Lay out the lines of the material as a Markdown table with the columns Number and Text, running from the line containing "Is (221,61) situated" through the end of the material, inclusive. Leave out blank lines.

:: Material provided

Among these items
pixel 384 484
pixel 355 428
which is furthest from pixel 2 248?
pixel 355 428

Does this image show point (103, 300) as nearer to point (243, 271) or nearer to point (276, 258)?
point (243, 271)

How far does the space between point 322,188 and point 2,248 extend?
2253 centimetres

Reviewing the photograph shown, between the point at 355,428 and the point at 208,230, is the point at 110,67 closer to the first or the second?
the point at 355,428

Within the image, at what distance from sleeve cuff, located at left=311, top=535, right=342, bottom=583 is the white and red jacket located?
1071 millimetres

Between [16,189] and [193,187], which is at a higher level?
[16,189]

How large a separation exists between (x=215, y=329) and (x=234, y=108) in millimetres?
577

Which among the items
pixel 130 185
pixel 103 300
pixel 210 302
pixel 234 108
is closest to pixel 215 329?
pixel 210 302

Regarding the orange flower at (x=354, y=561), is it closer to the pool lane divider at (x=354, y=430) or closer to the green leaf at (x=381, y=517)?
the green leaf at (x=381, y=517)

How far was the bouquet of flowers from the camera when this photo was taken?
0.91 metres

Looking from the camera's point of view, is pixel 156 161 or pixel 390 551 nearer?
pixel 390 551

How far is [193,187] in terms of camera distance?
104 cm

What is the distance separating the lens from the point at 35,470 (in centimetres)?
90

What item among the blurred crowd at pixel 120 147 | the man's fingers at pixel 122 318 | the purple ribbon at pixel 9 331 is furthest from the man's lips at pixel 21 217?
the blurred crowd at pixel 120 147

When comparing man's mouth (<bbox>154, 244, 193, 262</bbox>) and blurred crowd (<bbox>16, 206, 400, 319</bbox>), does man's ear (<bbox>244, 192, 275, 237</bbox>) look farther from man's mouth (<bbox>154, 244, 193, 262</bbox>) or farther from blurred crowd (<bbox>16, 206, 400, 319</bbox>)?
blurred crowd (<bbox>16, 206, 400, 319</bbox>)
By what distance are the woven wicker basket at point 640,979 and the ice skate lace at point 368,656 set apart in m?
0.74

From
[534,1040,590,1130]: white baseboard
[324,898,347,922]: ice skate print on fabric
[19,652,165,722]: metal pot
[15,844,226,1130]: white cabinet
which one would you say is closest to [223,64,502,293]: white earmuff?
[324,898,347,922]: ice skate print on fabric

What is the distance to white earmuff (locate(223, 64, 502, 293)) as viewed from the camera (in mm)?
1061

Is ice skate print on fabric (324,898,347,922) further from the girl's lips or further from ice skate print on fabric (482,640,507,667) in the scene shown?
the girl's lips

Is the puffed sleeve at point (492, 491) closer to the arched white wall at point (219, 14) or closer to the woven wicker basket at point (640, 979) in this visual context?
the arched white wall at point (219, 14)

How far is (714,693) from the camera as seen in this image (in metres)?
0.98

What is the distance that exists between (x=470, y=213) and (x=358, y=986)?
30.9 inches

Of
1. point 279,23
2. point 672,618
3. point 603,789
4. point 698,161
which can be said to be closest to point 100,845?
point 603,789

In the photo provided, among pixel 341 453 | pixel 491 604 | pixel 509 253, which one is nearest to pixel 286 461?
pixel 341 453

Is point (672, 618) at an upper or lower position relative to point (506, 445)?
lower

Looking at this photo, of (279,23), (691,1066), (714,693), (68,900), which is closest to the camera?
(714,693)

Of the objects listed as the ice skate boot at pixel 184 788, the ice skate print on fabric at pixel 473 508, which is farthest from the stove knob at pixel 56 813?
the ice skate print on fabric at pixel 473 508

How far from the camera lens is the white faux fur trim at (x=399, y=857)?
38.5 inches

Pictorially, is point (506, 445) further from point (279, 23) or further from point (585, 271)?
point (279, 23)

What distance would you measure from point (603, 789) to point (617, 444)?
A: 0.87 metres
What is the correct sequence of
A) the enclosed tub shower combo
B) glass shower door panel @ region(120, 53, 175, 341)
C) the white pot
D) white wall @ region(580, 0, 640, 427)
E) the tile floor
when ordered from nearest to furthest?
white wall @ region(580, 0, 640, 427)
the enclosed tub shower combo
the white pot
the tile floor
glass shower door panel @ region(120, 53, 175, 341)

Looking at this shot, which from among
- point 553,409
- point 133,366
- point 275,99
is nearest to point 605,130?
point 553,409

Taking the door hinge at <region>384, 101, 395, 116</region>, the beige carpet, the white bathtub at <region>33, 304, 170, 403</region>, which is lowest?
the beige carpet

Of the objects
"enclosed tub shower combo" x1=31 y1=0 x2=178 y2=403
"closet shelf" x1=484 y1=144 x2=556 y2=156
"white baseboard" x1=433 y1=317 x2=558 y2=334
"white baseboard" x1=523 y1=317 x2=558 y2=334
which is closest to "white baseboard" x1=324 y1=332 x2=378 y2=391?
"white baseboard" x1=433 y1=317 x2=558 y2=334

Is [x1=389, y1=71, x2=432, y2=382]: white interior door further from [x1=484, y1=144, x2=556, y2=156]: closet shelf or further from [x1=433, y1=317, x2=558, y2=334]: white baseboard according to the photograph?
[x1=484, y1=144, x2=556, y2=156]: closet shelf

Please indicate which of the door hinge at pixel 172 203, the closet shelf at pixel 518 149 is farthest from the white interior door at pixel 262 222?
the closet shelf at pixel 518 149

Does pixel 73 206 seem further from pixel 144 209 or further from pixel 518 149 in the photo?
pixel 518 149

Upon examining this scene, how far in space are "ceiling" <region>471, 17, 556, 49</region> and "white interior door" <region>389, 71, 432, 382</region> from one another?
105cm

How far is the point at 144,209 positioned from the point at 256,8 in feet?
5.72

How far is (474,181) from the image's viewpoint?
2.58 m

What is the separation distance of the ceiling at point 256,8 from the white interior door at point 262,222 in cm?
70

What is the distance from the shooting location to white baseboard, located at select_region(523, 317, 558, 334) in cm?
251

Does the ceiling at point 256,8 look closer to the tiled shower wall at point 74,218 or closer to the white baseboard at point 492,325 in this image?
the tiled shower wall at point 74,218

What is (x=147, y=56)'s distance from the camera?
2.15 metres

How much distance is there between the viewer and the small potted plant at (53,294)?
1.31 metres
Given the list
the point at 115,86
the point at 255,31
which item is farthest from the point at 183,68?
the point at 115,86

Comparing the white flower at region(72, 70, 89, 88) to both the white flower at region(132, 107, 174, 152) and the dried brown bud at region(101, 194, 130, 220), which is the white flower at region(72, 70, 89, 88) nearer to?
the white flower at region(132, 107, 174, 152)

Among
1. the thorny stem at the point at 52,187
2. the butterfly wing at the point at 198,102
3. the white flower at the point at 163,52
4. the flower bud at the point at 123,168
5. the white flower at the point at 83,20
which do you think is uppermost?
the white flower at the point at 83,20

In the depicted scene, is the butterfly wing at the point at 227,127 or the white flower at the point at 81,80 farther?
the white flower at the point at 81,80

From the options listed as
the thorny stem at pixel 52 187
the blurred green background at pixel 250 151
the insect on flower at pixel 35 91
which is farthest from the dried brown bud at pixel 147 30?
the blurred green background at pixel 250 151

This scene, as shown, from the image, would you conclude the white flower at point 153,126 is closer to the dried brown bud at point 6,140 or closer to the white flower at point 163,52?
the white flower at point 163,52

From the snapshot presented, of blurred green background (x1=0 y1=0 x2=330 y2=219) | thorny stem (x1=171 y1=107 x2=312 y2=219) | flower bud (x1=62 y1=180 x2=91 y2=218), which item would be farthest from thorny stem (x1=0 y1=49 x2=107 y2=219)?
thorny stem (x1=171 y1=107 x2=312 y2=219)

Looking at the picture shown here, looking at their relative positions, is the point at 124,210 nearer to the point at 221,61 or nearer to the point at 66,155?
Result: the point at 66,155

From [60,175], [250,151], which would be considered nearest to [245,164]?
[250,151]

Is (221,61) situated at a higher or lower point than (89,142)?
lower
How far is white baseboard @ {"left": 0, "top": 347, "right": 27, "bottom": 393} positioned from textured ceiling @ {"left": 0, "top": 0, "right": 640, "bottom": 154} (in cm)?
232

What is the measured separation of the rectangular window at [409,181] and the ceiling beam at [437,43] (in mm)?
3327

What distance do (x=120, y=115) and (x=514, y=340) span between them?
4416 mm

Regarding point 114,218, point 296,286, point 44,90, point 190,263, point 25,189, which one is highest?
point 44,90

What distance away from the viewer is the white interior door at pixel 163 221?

::::

• Response to this exercise
| Number | Text |
|---|---|
| 1 | Is (221,61) situated at a higher or lower point than (89,142)? |
| 2 | lower |
| 3 | How far is white baseboard @ {"left": 0, "top": 347, "right": 27, "bottom": 393} positioned from textured ceiling @ {"left": 0, "top": 0, "right": 640, "bottom": 154} (in cm)? |
| 4 | 232 |
| 5 | What is the measured separation of the rectangular window at [409,181] and the ceiling beam at [437,43] (in mm)? |
| 6 | 3327 |
| 7 | What distance do (x=120, y=115) and (x=514, y=340) span between them? |
| 8 | 4416 mm |
| 9 | Regarding point 114,218, point 296,286, point 44,90, point 190,263, point 25,189, which one is highest? |
| 10 | point 44,90 |
| 11 | What distance away from the viewer is the white interior door at pixel 163 221? |